O problema é que Ângela nunca estava contente. Queria sempre mais. Mais impostos, mais súbditos, mais terras, mais palácios. E o pai, julgando fazer-lhe bem, dava-lhe tudo o que ela pedia.
Até certo dia.
Nesse dia, havia uma festa de inauguração do mais recente palácio de Ângela (o maior e mais luxuoso que se tinha visto por aquelas paragens). A princesa vagueava de sala em sala, procurando (e achando) defeitos em tudo – era a obra que estava atrasada, era o chão que não estava como ela queria, era a casa de banho… quando chegou à casa de banho, Ângela deu um grito:
- NÃÃÃÃÃÃÃÃÃÃÃÃO!
- O que foi, filha? – perguntou o rei, julgando que lhe estava a dar qualquer coisinha má.
- Não estão cá as torneiras que eu escolhi – gemia e gritava Ângela – e eu quero TUDO, TUDO, TUDO como eu mando.
Foi nessa altura que o rei (um homem tão calmo que já ninguém se lembrava da última vez que se tinha exaltado) olhou para a filha e a viu feia, tão feia, tão feia, à luz de um esplendoroso sol de fim de tarde, que agarrou a barba com toda a força (o ministro, que estava ao seu lado, diria mais tarde que pensou que ele a ia arrancar), encheu o peito de ar e gritou com voz de trovão:
- ACABOU! Quem tudo, tudo, tudo quer – já dizia a minha avó, a rainha Pulquéria Belarmina – tudo, tudo, tudo perde.

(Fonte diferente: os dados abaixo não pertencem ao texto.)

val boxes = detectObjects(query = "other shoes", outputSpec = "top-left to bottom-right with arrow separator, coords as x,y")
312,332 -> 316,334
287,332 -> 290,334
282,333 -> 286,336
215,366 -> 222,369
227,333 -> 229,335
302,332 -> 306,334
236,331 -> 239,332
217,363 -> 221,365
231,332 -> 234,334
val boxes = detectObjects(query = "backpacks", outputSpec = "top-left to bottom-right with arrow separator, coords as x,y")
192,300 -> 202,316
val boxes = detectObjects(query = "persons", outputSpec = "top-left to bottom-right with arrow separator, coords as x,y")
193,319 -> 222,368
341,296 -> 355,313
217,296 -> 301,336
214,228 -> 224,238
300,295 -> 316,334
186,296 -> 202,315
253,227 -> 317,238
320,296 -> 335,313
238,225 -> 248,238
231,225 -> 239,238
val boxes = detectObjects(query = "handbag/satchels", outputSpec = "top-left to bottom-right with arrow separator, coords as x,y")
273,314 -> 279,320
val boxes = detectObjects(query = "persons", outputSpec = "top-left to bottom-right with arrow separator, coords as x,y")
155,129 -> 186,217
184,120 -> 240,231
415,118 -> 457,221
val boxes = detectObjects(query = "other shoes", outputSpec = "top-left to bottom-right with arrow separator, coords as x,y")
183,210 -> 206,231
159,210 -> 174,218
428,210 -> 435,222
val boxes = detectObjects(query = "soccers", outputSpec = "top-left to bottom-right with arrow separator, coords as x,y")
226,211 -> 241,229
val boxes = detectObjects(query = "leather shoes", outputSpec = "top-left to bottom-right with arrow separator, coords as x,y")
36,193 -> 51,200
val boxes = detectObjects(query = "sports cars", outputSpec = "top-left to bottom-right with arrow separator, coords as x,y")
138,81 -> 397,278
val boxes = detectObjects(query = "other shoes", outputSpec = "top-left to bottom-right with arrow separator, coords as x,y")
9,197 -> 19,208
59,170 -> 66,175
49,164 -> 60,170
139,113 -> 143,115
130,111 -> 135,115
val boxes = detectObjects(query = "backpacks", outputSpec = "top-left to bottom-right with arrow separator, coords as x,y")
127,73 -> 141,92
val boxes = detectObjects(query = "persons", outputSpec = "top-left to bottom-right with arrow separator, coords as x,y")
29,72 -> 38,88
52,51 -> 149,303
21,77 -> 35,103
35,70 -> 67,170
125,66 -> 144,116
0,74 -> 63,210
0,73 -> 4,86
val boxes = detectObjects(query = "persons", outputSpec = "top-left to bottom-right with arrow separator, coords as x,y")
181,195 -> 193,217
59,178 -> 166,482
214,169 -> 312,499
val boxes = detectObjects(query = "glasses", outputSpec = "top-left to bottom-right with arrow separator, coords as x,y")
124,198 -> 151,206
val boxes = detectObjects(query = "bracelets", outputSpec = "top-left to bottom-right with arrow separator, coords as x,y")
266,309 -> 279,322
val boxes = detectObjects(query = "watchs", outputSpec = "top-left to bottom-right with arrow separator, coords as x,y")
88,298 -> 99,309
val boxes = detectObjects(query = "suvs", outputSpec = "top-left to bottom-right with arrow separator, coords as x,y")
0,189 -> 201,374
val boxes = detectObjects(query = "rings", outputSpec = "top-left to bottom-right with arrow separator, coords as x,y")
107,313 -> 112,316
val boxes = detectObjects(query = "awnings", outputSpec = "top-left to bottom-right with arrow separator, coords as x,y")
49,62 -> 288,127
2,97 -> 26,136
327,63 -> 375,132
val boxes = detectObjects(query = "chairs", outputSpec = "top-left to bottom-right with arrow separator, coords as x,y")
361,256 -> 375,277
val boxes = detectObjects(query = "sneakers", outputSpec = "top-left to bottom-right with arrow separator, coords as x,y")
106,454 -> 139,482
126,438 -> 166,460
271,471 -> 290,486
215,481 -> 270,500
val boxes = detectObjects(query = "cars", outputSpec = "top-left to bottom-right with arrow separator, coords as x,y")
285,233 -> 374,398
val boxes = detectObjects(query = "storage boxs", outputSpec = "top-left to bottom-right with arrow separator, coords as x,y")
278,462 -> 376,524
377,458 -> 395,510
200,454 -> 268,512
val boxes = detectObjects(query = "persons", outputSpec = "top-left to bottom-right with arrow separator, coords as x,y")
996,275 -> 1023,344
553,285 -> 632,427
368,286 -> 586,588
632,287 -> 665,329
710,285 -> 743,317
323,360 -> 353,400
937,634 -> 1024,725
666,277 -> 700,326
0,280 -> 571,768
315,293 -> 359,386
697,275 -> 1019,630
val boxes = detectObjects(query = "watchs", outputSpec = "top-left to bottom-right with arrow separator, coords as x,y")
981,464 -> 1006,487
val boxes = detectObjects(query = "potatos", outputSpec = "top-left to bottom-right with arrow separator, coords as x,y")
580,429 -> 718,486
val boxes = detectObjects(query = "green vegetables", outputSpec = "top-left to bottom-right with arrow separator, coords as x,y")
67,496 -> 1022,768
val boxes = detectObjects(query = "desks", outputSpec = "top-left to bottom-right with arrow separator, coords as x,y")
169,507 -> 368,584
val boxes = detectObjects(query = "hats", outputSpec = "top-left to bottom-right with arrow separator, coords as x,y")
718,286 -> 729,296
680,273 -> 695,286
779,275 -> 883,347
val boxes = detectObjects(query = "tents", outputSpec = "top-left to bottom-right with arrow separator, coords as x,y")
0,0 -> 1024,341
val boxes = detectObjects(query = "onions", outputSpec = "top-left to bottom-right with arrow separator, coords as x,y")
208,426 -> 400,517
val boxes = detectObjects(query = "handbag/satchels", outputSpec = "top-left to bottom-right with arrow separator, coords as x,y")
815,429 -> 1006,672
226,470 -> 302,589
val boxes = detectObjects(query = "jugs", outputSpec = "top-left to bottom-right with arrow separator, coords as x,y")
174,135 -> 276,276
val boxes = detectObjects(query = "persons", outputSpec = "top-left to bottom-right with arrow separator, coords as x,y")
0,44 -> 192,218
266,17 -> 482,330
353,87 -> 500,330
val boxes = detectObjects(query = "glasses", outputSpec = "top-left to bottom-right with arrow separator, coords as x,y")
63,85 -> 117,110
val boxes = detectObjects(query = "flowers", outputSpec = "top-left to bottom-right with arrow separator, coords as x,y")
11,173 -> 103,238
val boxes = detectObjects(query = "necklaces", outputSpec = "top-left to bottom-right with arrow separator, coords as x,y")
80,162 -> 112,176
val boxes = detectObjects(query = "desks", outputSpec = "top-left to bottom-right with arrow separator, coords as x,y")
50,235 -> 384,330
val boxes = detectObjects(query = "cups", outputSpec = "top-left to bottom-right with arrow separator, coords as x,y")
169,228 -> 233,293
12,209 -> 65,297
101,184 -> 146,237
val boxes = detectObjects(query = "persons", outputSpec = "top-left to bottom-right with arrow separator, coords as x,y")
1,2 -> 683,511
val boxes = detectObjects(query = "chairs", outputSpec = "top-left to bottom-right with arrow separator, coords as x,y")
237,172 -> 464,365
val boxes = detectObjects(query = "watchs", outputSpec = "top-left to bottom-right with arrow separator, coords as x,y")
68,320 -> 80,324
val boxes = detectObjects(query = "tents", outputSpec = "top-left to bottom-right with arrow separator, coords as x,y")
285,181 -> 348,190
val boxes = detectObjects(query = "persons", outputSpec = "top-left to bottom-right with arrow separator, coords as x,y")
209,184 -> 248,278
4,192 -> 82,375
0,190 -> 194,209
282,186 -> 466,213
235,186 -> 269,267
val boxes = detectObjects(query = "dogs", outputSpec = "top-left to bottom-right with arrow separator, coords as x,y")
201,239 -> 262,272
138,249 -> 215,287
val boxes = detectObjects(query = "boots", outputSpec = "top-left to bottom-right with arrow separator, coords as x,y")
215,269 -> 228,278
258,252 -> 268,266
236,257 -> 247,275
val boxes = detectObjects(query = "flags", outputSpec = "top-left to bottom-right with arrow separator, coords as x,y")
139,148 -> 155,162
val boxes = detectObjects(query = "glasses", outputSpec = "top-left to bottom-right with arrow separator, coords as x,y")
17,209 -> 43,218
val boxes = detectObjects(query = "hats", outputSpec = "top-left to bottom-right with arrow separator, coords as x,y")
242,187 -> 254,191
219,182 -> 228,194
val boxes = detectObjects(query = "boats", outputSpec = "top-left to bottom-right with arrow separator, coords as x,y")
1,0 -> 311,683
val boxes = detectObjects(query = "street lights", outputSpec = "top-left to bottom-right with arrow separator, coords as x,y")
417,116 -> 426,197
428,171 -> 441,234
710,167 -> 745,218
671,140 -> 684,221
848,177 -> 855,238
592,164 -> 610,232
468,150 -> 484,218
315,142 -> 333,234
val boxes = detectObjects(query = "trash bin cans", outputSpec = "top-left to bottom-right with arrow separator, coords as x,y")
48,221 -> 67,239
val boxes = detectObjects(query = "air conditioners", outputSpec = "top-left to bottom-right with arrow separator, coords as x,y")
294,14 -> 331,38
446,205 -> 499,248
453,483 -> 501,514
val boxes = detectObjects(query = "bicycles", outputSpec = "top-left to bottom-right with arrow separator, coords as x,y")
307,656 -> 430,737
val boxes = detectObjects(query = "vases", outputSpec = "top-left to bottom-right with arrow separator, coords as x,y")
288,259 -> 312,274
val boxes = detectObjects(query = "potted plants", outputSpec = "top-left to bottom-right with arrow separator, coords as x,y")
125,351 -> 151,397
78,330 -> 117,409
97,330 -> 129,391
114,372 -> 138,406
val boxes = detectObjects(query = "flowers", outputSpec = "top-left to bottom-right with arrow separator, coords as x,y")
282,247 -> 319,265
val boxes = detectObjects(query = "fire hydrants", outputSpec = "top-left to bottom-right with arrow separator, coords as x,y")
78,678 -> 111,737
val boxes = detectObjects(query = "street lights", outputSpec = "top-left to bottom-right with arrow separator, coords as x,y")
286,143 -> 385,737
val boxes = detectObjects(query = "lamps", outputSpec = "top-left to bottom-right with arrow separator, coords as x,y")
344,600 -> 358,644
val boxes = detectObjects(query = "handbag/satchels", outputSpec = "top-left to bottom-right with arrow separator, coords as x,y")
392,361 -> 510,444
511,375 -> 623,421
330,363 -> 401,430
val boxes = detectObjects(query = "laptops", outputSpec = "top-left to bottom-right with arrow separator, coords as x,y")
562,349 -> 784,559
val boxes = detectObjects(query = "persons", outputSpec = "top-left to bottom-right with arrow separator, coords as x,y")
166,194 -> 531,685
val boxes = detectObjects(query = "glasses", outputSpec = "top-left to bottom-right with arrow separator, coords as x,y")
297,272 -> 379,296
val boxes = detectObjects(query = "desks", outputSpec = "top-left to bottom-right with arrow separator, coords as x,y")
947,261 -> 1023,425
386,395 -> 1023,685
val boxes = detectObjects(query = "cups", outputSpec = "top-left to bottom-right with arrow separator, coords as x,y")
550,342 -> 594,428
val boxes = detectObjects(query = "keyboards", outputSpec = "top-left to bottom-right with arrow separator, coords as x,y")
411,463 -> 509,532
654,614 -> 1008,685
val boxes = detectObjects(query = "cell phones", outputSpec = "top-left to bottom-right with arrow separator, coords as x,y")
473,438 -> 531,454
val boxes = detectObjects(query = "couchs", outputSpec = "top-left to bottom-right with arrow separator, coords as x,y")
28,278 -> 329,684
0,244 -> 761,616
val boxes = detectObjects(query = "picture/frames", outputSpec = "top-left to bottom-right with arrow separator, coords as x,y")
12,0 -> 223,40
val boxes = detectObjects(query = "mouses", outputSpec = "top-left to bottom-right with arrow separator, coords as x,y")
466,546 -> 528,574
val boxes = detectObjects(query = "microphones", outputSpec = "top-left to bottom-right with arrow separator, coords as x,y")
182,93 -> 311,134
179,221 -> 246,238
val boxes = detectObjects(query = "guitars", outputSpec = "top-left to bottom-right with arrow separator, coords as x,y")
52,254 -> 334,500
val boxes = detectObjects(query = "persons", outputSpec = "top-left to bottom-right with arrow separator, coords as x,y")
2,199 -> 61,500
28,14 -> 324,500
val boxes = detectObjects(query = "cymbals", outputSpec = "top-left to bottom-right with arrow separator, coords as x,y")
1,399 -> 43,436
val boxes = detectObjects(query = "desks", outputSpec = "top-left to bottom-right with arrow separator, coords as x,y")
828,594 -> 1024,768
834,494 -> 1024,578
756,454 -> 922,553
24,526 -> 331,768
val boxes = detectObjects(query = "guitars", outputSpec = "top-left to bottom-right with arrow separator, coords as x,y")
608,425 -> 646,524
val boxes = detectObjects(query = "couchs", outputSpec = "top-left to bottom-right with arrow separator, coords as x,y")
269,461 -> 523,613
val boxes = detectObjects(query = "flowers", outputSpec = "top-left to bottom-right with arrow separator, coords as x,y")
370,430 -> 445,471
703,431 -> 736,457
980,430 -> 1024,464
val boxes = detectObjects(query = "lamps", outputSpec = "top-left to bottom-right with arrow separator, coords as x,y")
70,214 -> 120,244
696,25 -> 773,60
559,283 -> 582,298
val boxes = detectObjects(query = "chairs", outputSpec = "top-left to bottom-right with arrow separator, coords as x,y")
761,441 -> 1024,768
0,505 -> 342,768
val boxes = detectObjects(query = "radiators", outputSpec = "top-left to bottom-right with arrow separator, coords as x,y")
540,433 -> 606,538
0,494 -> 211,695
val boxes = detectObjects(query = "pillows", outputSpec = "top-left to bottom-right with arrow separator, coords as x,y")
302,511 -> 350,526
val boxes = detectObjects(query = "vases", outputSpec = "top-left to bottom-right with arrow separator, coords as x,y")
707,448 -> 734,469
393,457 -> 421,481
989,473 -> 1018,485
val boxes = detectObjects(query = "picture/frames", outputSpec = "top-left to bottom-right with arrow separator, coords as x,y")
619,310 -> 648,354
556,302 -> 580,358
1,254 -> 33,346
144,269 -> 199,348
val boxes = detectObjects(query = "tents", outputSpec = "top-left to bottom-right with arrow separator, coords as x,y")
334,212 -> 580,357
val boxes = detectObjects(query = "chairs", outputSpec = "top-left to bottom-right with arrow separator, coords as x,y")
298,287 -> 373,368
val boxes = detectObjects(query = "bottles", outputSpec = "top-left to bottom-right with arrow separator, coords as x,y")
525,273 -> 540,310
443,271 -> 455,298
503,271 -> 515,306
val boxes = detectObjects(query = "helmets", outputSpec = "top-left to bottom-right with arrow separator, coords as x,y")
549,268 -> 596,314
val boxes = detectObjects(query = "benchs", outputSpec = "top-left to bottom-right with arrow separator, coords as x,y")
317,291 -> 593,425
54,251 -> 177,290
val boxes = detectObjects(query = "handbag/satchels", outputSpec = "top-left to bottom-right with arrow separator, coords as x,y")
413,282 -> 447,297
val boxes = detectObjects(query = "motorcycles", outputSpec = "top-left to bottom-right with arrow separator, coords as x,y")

Ângela, vai imediatamente para o palácio do Norte, onde vive a tua irmã, e diz-lhe que venha ela tomar conta das terras do Sul! O ministro ainda abriu a boca para dizer que talvez não fosse uma decisão prudente, mas lembrou-se a tempo de que um rei de cabeça perdida pode dar ordens imprevisíveis e, não fosse ele mandá-lo também para as terras frias, tristes e pontuais do Norte, fechou-a mesmo a tempo.
E foi assim que a princesa Patrícia, rumou com grande alegria às terras do Sul. Embora, como seria de esperar nela, se tivesse habituado às brumas e à pontualidade nórdicas com um sorriso, percebeu, assim que chegou e foi recebida com um belo ensopado de borrego, que estava fartinha de almoçar sanduíches de queijo (mesmo sendo servidas à hora certa) e abraçou o seu novo reino com o entusiasmo que sempre punha nas coisas boas da vida.
Quanto à princesa Ângela, os livros de história não contam exactamente o que lhe aconteceu. Mas os mais velhos falam ainda hoje de uma princesa que desenvolveu muito o reino do Norte, pondo todos a trabalhar com afinco, mas que todos os dias, exactamente à uma e trinta e cinco da tarde (depois de almoçar uma sanduíche de queijo), se fechava nos seus aposentos a chorar com saudades do cheiro a sardinhas assadas servidas à beira das praias do Sul. Chorava, chorava, chorava. Mas só até à uma e quarenta e dois. À um quarto para as duas recomeçava a reinar.